Fraction by which to increase auto-ranged extents to make datapoints more visible around borders. To compute padding, the axis whose screen size is largest is chosen, and the range of that axis is increased by the specified fraction along each axis. Other axes are then padded ensuring that the amount of screen space devoted to padding is equal for all axes. If specified as a tuple, the int or float values in the tuple will be used for padding in each axis, in order (x,y or x,y,z). For example, for padding=0.2 on a 800x800-pixel plot, an x-axis with the range [0,10] will be padded by 20% to be [-1,11], while a y-axis with a range [0,1000] will be padded to be [-100,1100], which should make the padding be approximately the same number of pixels. But if the same plot is changed to have a height of only 200, the y-range will then be [-400,1400] so that the y-axis padding will still match that of the x-axis. It is also possible to declare non-equal padding value for the lower and upper bound of an axis by supplying nested tuples, e.g. padding=(0.1, (0, 0.1)) will pad the x-axis lower and upper bound as well as the y-axis upper bound by a fraction of 0.1 while the y-axis lower bound is not padded at all.

arrow_heads = Boolean(default=True, label='Arrow heads')

Whether or not to draw arrow heads.

magnitude = ClassSelector(allow_None=True, class_=(<class 'str'>, <class 'holoviews.util.transform.dim'>), label='Magnitude')

Dimension or dimension value transform that declares the magnitude of each vector.

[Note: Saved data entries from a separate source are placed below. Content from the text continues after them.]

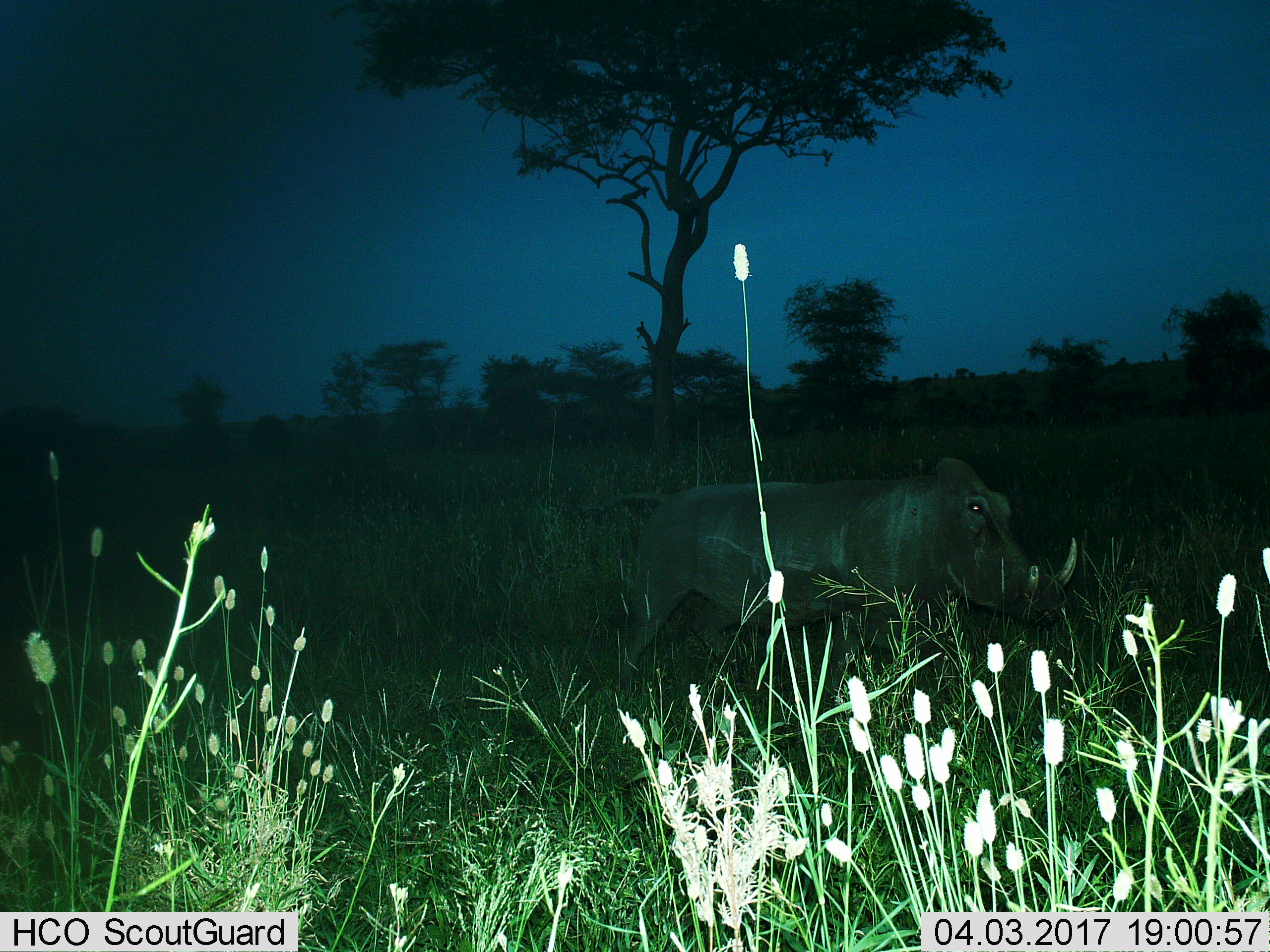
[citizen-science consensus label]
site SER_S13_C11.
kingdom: Animalia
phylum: Chordata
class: Mammalia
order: Artiodactyla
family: Suidae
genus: Phacochoerus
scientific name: Phacochoerus africanus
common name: warthog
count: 1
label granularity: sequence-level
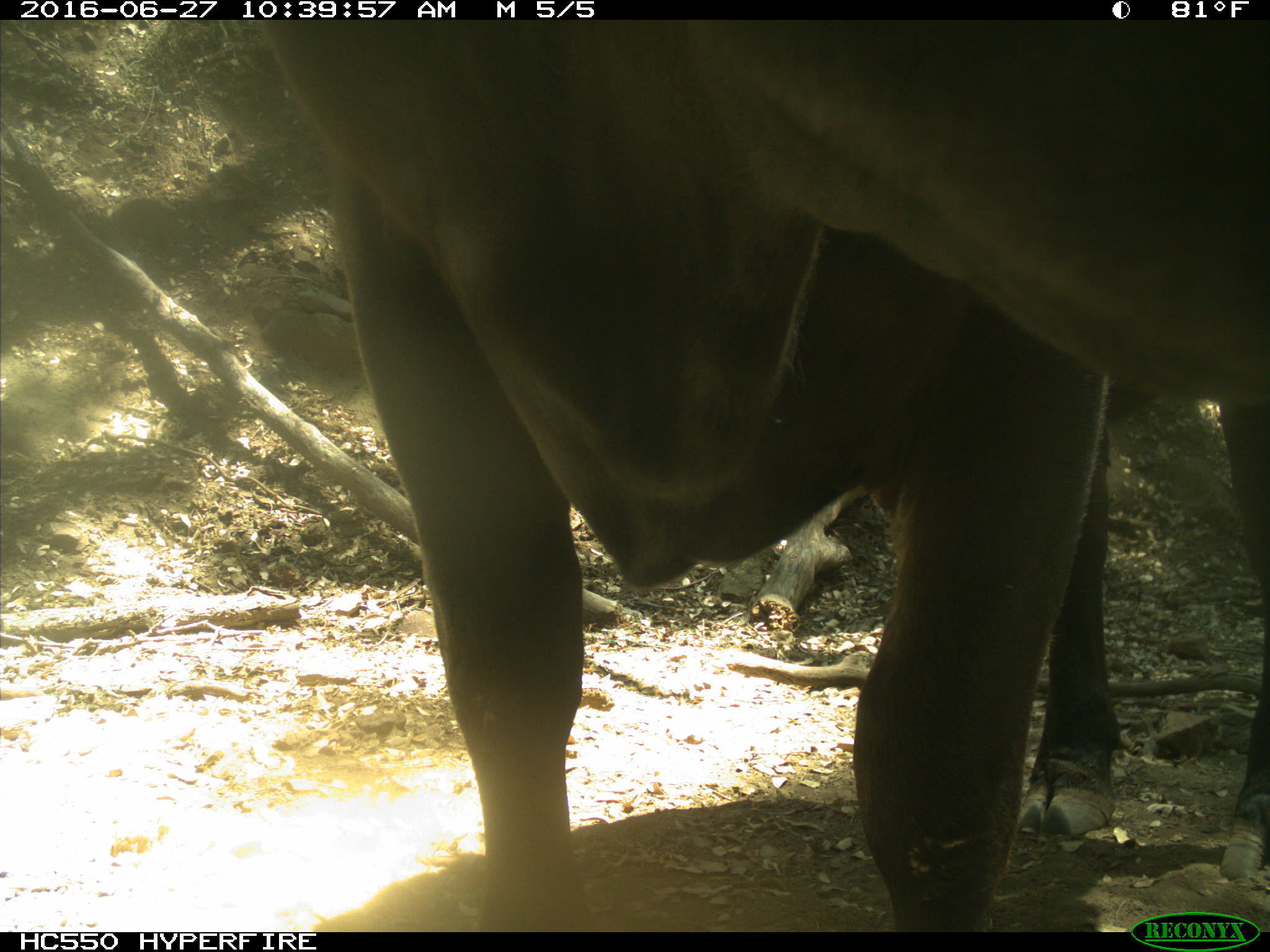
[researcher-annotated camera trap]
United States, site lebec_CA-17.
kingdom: Animalia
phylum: Chordata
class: Mammalia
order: Artiodactyla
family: Bovidae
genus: Bos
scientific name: Bos taurus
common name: domestic cow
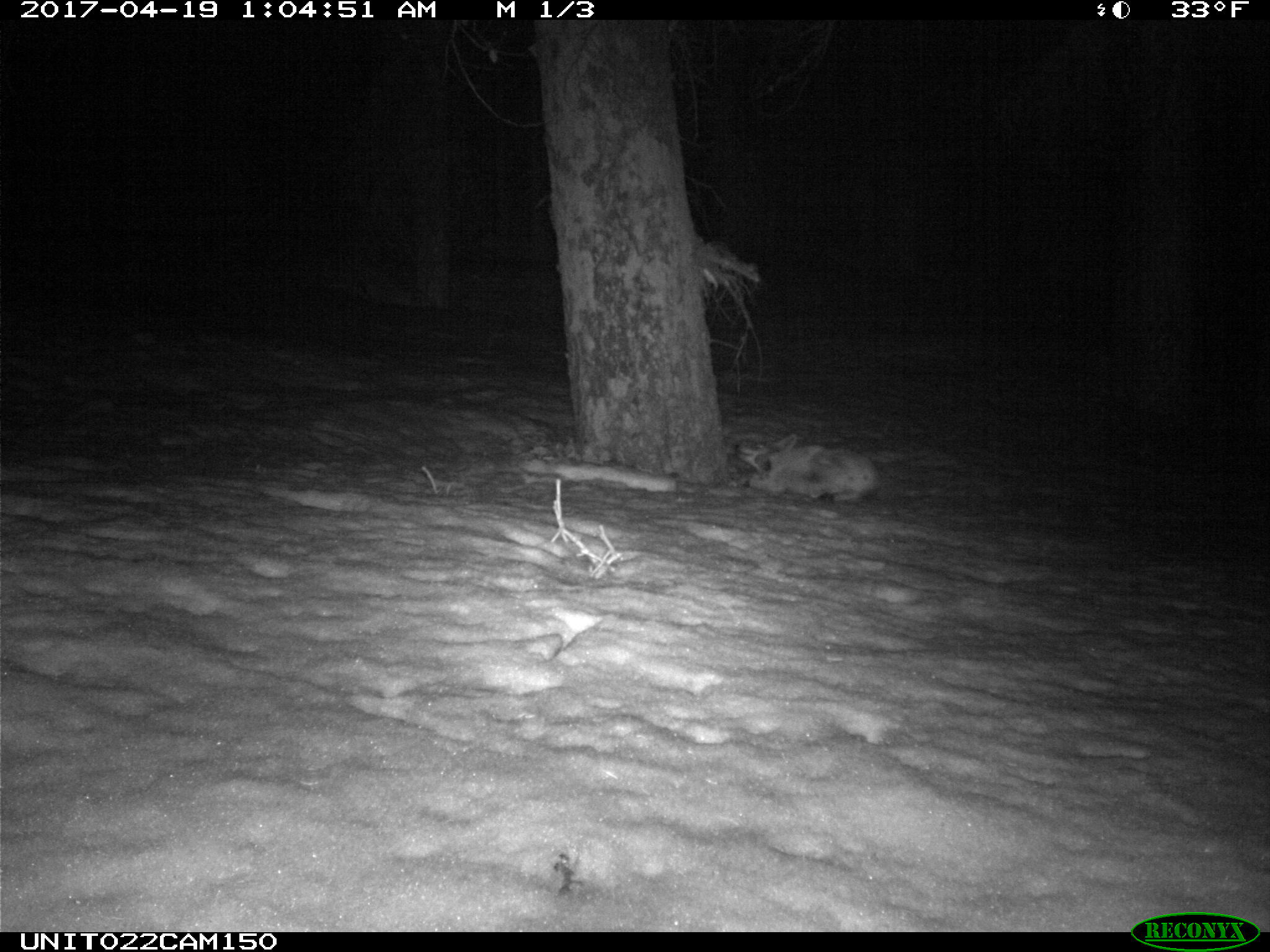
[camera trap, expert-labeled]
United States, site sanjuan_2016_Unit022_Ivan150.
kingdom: Animalia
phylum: Chordata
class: Mammalia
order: Carnivora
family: Canidae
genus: Canis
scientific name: Canis latrans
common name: coyote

Magnitude is expected to be scaled between 0-1, by default the magnitudes are rescaled relative to the minimum distance between vectors, this can be disabled with the rescale_lengths option.

pivot = Selector(default='mid', label='Pivot', names={}, objects=['mid', 'tip', 'tail'])

The point around which the arrows should pivot valid options include ‘mid’, ‘tip’ and ‘tail’.

rescale_lengths = Boolean(default=True, label='Rescale lengths')

Whether the lengths will be rescaled to take into account the smallest non-zero distance between two vectors.

color_index = ClassSelector(allow_None=True, class_=(<class 'str'>, <class 'int'>), label='Color index')

Deprecated in favor of dimension value transform on color option, e.g. color=dim(‘Magnitude’).

size_index = ClassSelector(allow_None=True, class_=(<class 'str'>, <class 'int'>), label='Size index')

Deprecated in favor of the magnitude option, e.g. magnitude=dim(‘Magnitude’).

normalize_lengths = Boolean(default=True, label='Normalize lengths')

Deprecated in favor of rescaling length using dimension value transforms using the magnitude option, e.g. dim(‘Magnitude’).norm().

get_data(element, ranges, style)[source]#

Returns the data from an element in the appropriate format for initializing or updating a ColumnDataSource and a dictionary which maps the expected keywords arguments of a glyph to the column in the datasource.